Re: Price/Sales for media companies, was myspace doing ~$120M a year in sales...? I have trouble imaginging how.

It looks like JMDT was nearer $80M for '05, so ~8x.

Looks like IGN did ~$40M in '04. Even if they doubled in 05 (which I doubt), still ~8x.

That said, the Fox acquisitions were imho overpriced.

you are missing some facts
DMG has a catalog of 200,000 songs but has only converted 35,000. once converted they will have approx 5x the content therefore possibly 5x revenues. also the proceeds from the offering will allow them to purchase additional content
we estimate the catalog could be between 1.3 million and 1.5 million songs which would represent approx 40x their current properties. it is possible that 40x content could mean 40x revenue.apply the 5x multiple you used that would give this company a 200 million dollar market cap or $20 plus per share.

Regarding Dan's comment.

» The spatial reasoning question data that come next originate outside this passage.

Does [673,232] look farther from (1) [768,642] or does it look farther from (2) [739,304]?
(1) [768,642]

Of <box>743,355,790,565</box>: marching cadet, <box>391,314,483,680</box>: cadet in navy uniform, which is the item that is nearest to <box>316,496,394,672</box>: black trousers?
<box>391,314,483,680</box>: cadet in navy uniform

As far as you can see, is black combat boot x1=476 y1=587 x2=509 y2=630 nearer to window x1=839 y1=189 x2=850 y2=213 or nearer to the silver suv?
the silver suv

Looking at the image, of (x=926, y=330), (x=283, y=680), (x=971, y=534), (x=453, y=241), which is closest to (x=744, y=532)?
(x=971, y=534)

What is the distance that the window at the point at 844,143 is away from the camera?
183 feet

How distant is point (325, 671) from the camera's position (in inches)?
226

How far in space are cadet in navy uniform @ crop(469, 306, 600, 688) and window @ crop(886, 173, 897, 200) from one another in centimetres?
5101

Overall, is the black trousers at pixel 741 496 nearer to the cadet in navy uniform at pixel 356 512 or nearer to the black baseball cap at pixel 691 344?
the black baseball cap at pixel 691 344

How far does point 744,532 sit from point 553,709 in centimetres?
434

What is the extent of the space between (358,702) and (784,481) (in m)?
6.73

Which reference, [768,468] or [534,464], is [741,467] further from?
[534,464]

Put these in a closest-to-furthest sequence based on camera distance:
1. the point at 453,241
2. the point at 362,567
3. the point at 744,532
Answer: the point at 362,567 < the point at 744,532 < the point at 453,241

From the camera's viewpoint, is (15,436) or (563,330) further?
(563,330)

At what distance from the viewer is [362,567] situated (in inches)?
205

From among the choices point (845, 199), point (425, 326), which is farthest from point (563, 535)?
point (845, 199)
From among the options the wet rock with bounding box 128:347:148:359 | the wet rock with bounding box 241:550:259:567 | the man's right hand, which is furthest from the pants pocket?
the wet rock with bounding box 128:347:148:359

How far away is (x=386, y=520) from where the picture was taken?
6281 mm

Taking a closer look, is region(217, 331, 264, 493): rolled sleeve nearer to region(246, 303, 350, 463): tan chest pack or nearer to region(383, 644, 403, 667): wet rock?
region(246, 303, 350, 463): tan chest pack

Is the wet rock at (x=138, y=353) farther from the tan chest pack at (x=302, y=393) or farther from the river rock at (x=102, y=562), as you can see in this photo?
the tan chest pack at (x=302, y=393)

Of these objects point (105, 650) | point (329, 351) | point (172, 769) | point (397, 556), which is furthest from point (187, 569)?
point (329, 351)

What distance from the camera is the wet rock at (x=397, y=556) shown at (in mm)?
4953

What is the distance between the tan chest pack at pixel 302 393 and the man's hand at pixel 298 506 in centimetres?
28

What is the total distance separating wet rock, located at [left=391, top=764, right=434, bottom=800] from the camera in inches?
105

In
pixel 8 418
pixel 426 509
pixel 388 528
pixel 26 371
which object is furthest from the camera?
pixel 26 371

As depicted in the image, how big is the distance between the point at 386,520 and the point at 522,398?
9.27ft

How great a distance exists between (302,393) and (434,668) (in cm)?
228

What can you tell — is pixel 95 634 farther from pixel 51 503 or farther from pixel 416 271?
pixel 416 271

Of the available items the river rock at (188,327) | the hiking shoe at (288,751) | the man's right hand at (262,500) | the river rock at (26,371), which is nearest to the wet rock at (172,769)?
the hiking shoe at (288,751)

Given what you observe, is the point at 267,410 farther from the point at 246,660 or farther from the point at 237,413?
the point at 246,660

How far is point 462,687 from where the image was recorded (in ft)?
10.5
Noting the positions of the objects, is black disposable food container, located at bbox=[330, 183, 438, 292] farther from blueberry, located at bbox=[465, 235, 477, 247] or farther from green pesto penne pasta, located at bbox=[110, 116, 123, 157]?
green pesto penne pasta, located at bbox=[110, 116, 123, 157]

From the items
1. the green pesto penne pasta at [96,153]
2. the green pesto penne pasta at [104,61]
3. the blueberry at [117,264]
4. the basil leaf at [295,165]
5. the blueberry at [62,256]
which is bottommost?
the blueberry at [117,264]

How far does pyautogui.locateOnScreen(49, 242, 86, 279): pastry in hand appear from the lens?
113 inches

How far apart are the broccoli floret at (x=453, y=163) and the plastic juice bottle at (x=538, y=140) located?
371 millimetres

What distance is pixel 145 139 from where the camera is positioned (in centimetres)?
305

Logically one would assume that the first 35K songs converted would be the highest value ones, so the next 165K shouldn't be valued at the same level.

As to the possible future size of the catalog vs current/possible revenues, the accepted 5X current revenue multiple already assumes massive growth - much of that is already built into these projections.

Following Dan's logic though, if a lower tier player like DMG in this space can be worth $75-$200M, then I guess the 3+ players (Orchard, IODA, DRA, and maybe IRIS) above it are vastly undervalued since they should be worth $200-500M+ each, which is where the thesis explodes in the face of reality.

DMG has a real business - it just shouldn't be a public company and should be valued in the $10M range, even by today's lofty standards of market leading players.